| PAGE EXCERPT |
####
Bang Rak Phatthana (บางรักพัฒนา, /th/) is one of the eight subdistricts (tambon) of Bang Bua Thong District, in Nonthaburi Province, Thailand. Neighbouring subdistricts are (clockwise from north) Phimon Rat, Om Kret, Bang Rak Noi, Bang Rak Yai, Sao Thong Hin, Bang Mae Nang and Bang Khu Rat. In 2020, it had a total population of 73,369 people.

==Administration==
===Central administration===
The subdistrict is subdivided into 15 administrative villages (muban).
####
| INFORMATION SUPPLIED |

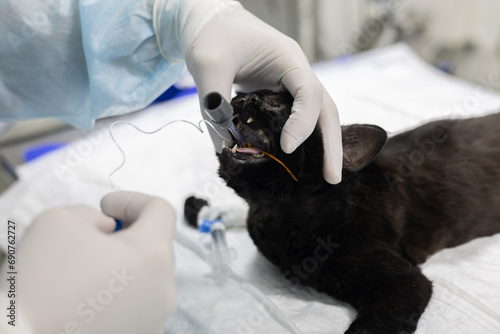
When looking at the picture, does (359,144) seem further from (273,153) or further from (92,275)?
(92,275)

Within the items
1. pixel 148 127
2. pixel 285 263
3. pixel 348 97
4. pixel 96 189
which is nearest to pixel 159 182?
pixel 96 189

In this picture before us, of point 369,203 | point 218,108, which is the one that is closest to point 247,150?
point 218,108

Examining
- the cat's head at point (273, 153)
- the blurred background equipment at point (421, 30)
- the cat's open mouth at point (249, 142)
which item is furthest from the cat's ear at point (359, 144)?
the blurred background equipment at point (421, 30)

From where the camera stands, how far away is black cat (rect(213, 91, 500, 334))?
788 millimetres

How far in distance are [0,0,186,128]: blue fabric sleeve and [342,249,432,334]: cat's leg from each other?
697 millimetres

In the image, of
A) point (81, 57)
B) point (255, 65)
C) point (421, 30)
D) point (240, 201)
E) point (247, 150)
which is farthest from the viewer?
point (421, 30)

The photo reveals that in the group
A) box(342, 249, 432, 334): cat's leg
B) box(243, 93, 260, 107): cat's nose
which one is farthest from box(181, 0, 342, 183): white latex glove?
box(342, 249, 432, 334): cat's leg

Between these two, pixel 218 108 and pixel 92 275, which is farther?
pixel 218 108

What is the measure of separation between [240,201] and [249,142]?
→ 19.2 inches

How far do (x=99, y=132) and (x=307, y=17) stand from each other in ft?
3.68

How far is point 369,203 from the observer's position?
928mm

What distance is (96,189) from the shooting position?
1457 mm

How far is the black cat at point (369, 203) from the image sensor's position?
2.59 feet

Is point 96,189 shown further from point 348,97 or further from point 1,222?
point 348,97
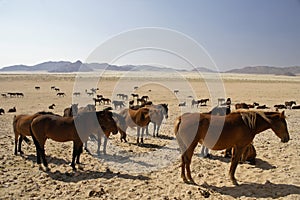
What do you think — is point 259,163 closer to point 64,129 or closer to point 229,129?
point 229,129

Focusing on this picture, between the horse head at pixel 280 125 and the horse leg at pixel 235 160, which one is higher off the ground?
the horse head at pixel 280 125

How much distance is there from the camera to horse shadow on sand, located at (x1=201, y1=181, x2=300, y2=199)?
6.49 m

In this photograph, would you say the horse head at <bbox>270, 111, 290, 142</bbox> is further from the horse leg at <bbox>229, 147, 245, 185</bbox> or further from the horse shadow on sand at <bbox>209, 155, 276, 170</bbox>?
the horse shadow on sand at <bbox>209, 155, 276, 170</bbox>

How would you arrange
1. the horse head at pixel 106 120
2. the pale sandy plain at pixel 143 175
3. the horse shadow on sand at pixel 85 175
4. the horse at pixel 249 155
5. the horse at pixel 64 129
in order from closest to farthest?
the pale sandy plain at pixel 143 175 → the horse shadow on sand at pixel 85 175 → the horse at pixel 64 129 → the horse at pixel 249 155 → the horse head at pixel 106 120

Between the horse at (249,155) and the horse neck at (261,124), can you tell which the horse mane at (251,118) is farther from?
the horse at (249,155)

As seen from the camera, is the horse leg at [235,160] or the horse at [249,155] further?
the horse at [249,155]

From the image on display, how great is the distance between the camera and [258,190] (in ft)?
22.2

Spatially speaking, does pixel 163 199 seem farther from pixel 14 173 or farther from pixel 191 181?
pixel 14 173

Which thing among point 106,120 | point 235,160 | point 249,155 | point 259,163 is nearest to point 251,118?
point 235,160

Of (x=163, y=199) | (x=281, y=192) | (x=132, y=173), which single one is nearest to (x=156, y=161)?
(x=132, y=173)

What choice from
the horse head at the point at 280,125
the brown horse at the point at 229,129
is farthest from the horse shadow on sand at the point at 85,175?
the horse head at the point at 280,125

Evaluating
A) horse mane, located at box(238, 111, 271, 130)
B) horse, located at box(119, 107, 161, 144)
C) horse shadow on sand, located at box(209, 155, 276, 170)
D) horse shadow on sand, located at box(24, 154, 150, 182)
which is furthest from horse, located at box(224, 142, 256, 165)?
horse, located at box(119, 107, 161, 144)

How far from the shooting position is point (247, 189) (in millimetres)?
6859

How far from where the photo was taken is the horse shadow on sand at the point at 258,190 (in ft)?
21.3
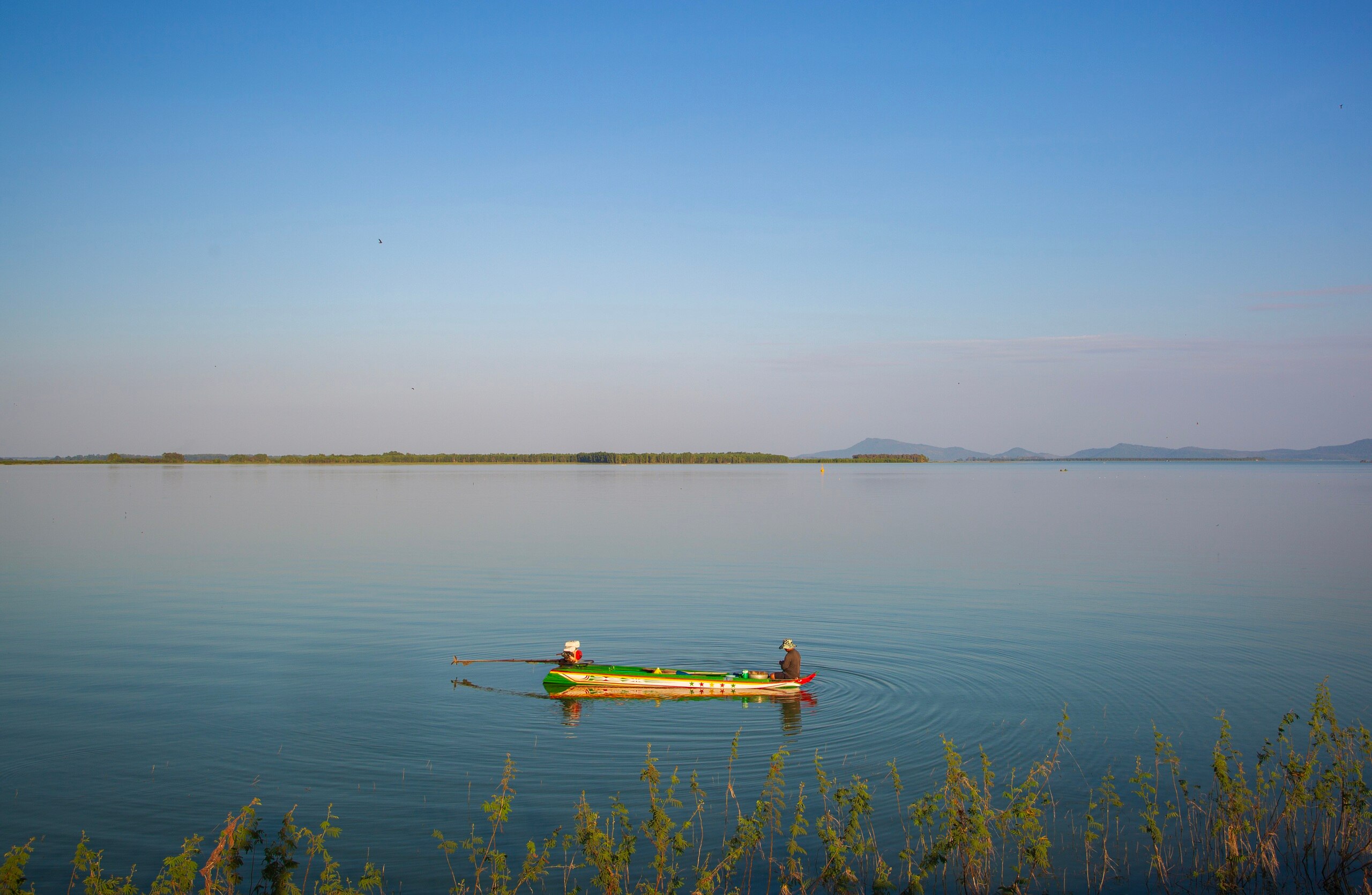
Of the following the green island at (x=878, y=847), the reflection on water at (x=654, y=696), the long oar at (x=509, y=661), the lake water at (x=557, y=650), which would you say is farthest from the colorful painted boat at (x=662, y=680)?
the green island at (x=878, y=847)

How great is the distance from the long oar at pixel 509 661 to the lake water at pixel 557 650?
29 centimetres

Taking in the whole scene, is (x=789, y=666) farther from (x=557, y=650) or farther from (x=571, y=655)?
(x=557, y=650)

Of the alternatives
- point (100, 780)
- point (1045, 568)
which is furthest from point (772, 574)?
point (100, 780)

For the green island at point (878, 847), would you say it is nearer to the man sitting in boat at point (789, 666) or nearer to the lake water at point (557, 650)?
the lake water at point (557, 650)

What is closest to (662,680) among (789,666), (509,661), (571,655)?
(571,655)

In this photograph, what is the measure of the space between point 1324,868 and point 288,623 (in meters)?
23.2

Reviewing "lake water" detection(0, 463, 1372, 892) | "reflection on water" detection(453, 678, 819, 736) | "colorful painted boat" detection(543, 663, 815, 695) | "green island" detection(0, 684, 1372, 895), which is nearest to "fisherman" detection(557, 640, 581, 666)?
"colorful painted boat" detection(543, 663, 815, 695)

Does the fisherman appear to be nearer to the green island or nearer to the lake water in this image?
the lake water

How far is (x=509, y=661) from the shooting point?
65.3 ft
####
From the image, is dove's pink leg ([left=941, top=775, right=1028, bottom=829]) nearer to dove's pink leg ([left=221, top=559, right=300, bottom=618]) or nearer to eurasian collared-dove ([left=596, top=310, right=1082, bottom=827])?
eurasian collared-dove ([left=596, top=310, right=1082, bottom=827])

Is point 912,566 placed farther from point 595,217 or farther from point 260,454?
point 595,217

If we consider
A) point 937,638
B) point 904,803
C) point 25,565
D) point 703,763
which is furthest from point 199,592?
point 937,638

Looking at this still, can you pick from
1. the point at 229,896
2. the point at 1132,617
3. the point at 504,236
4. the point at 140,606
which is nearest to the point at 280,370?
####
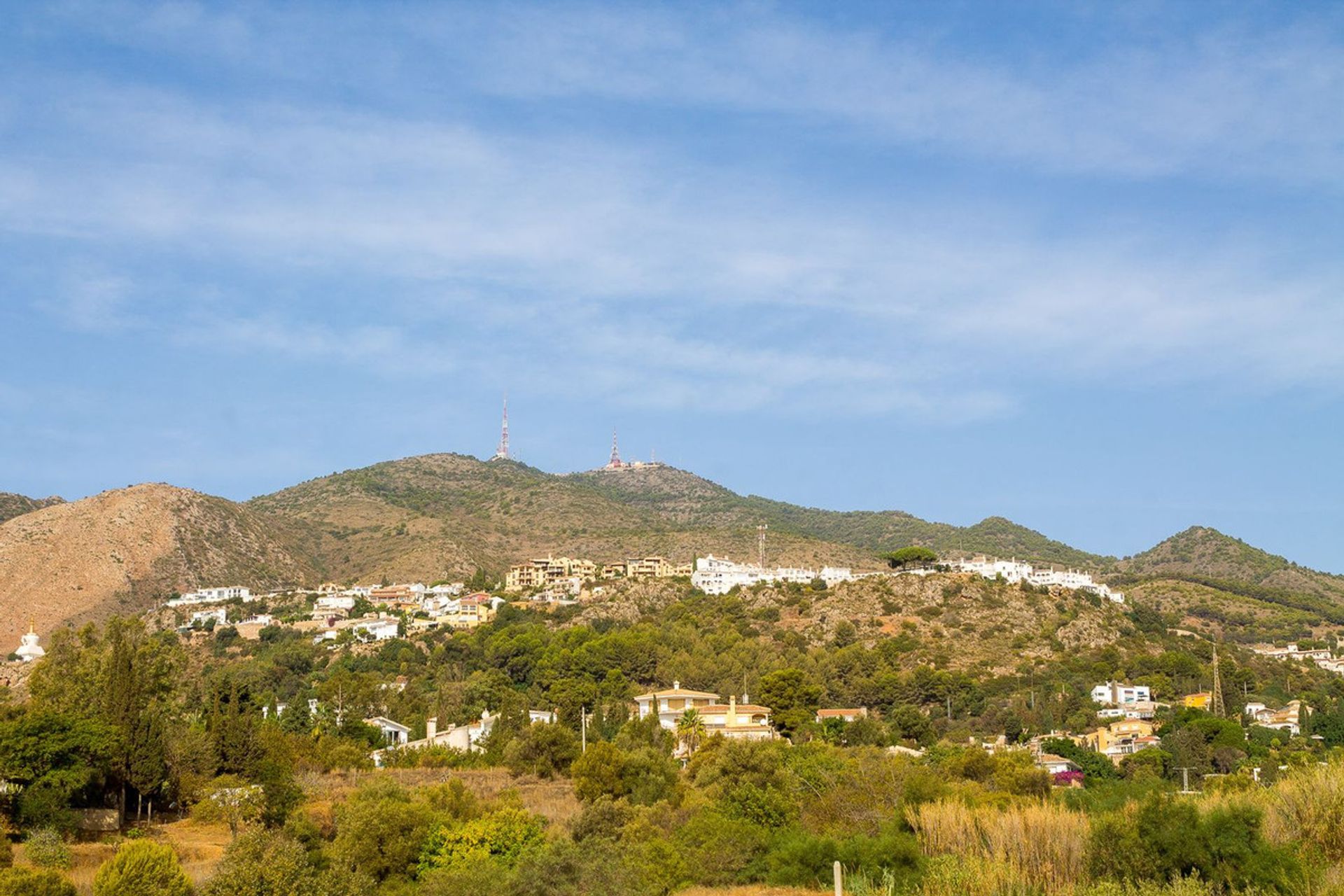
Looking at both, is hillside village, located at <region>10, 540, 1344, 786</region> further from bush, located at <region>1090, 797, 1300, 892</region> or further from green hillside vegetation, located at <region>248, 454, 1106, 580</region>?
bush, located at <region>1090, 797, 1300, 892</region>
####
| STATED TASK 1 |
Update the part of the Bang Rak Phatthana passage that opens with "Bang Rak Phatthana" and closes with "administrative villages (muban).", changing "Phimon Rat" to "Pak Kret".
| STATED TASK 2 |
Gather every line of the rows that contains the string "collared".
The passage and the rows come from unrelated sources.

| EXERCISE ANSWER 1 |
Bang Rak Phatthana (บางรักพัฒนา, /th/) is one of the eight subdistricts (tambon) of Bang Bua Thong District, in Nonthaburi Province, Thailand. Neighbouring subdistricts are (clockwise from north) Pak Kret, Om Kret, Bang Rak Noi, Bang Rak Yai, Sao Thong Hin, Bang Mae Nang and Bang Khu Rat. In 2020, it had a total population of 73,369 people.

==Administration==
===Central administration===
The subdistrict is subdivided into 15 administrative villages (muban).

| EXERCISE ANSWER 2 |
From the image, is dove's pink leg ([left=941, top=775, right=1028, bottom=829]) nearer to dove's pink leg ([left=221, top=559, right=300, bottom=618]) or nearer to eurasian collared-dove ([left=596, top=310, right=1082, bottom=827])?
eurasian collared-dove ([left=596, top=310, right=1082, bottom=827])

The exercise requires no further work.